Last week, I was working with a small group of actors over at an awesome SAG Foundation Casting Access Project CD Workshop and the subject of power came up. Not the kind of power that studio heads wield or that members of the AMPTP think they have or that Sarah Jessica Parker had for a brief moment about ten days ago, but the kind that actors have — and give away — every single day in this town.
Let me make it really clear, here: No agent, no manager, no casting director, no writer, no director, no producer, no headshot photographer, no coach, no one in this town makes a buck without YOU. Yet for some reason, actors walk into auditions, into CD Workshops, into negotiations from a position of weakness. They are sheepish and timid and worried about what others are thinking of them. They stress over how to impress people in the room, before showing up. They obsess over what they might have done wrong, when they aren’t the ones cast. They spend way too many hours of their lives focused on ways in which these other folks “control their destiny.”
They give away their power. Daily.
And I can only think of two reasons why. One: there are so dang many actors out there that actors feel — in the pits of their stomachs — that if they don’t do whatever it takes to book this gig, we’ll just move on to someone else. Two: everyone else in this town is so damn afraid of the collective power of the actor that they have conspired with their non-actor peers to make sure actors always feel like the beggars in the relationship.
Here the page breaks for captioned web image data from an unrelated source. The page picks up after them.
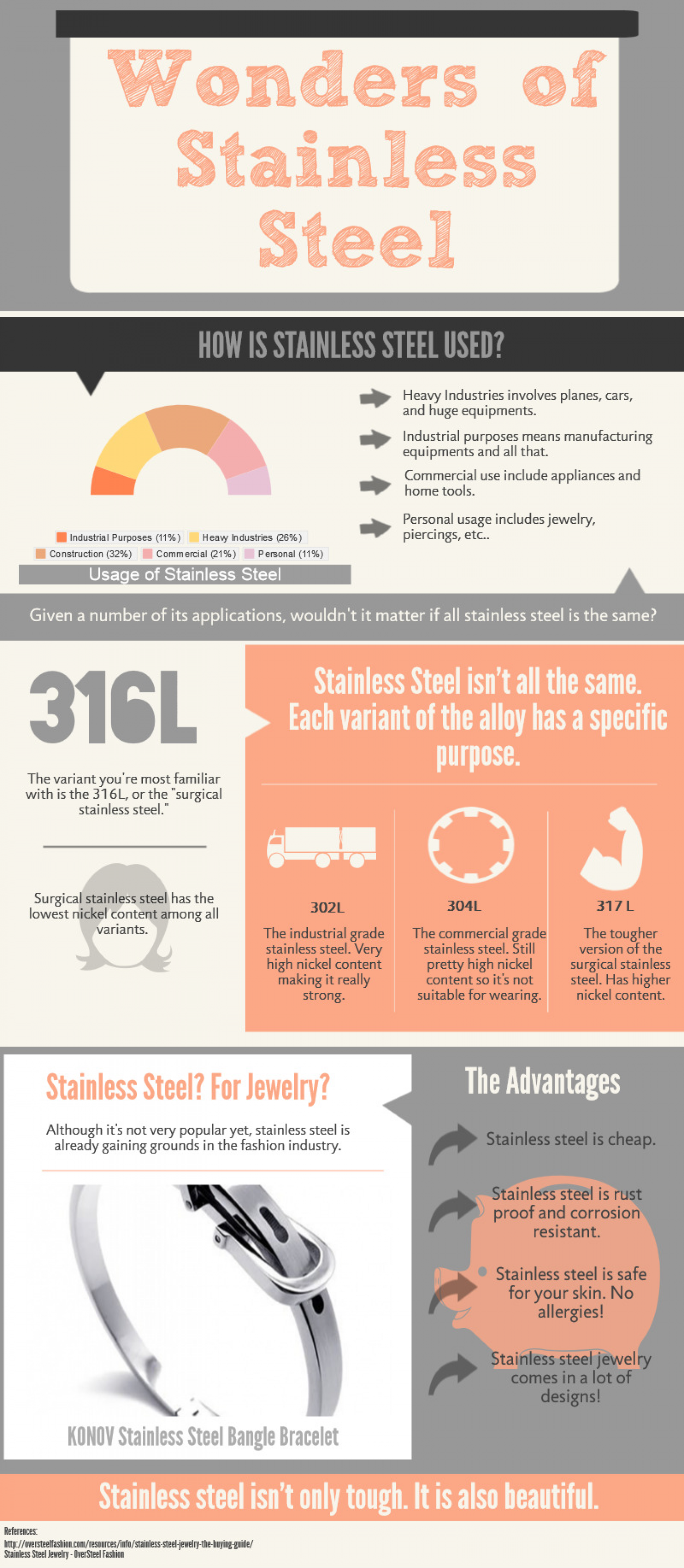 The Wonders Of Stainless Steel Visual Ly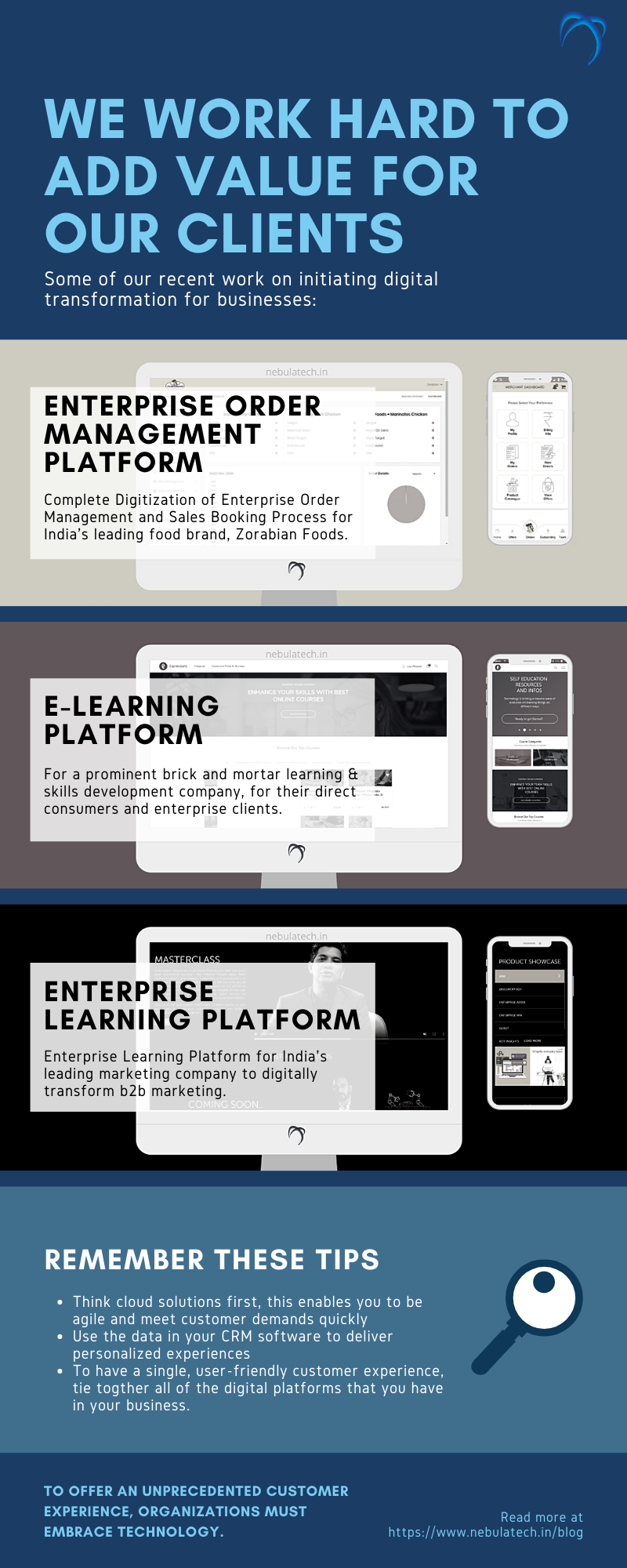 digital technology digital india mobile app marketing online learning solutions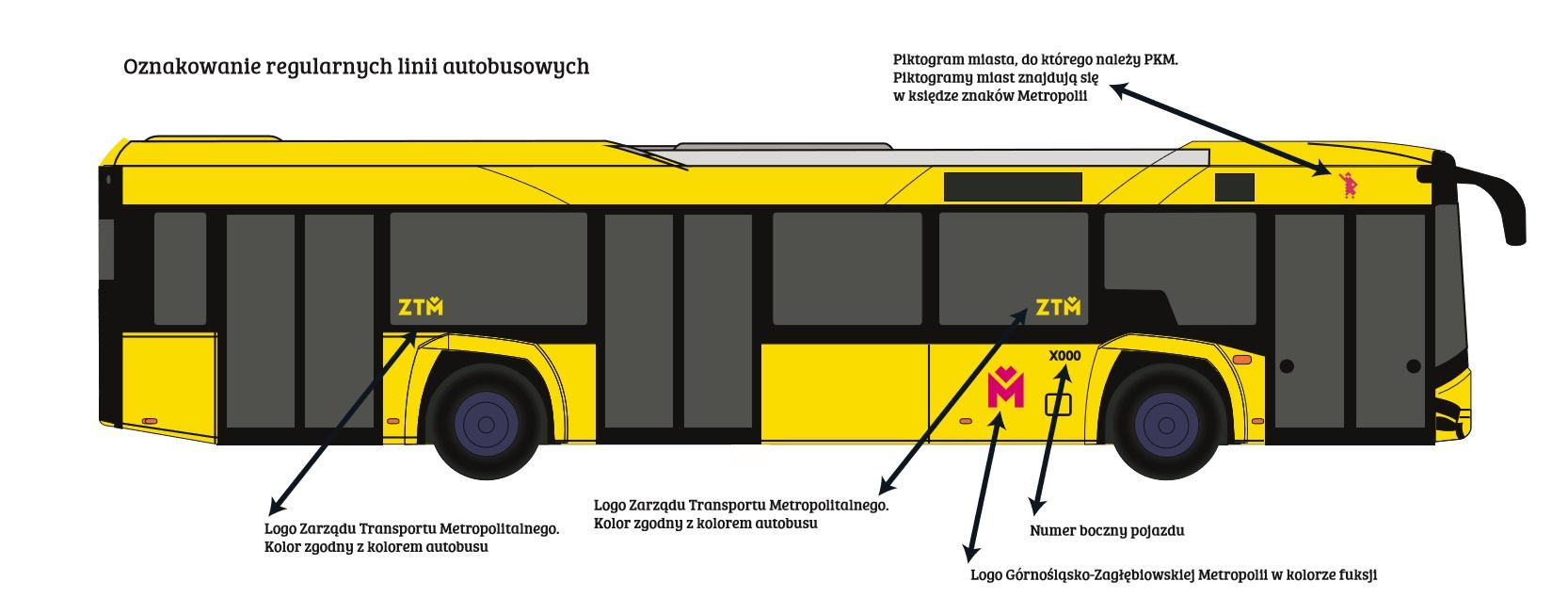 5c385c92e77cc9 Te autobusy znikną z katowickich ulic. Decyzję już podjęto ...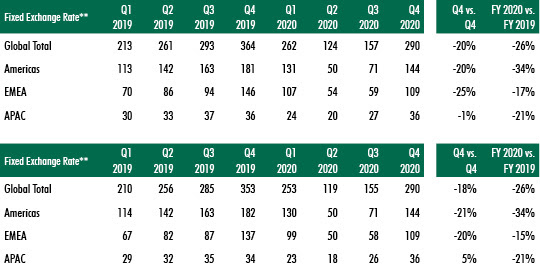 CBRE-Global-Investment-data-for-2020-chart-3.jpg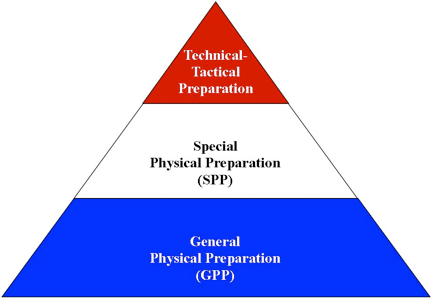pyramid 1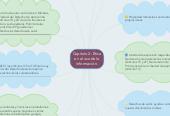 Mind map: Capitulo 2: Éticaen el uso de lainformación.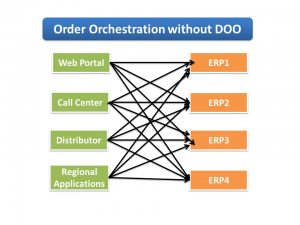 Order Orchestration without Fusion DOO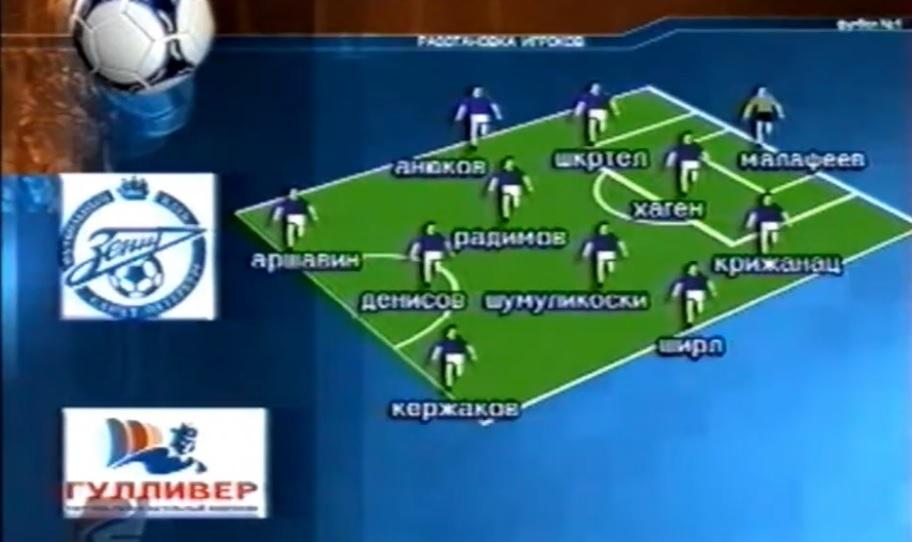 15 лет назад «Зенит» впервые сыграл в 1/4 финала еврокубка. Команду Петржелы в Севилье прибил судья из Люксембурга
Don’t let them do that. And yes, I’m a member of “them.” I see actors walk in, sides in hand, nervous and worried that I don’t like their shoes or their hair or their headshots or their training or their choices. They’re about to step up to the plate and give me the gift of their work, and instead of realizing how awesome it is to have the opportunity to do what they’re born to do in front of someone who has invited them in to do it in front of them, they’re giving away their power. They’re trying to figure out what I want. They’re remembering the waiting room and calculating their odds of booking. They’re forgetting that I want to see their work or else they wouldn’t be there in the first place.
Now, don’t get me wrong, I know there are plenty of CDs who relish the opportunity to sit there and screw with actors precisely because they know that the actors have surrendered their power to them. They are hungry to do it. Their favorite auditions of the day are the ones in which they can send someone out of the room and straight to LAX, never to return. Don’t let those people win. They are sad, little people who couldn’t cut it as actors themselves and chose to be in acting-adjacent professions not because they adore actors and want to spend time with the people they used to count as their peers but instead because they can’t wait, each day, to put actors through something they once went through, or to punish actors for being more successful than they ever were.
That’s not your problem. That’s theirs. Let ’em choke on it. Don’t give them fuel for that disorder. Whatever you do, don’t give them your power.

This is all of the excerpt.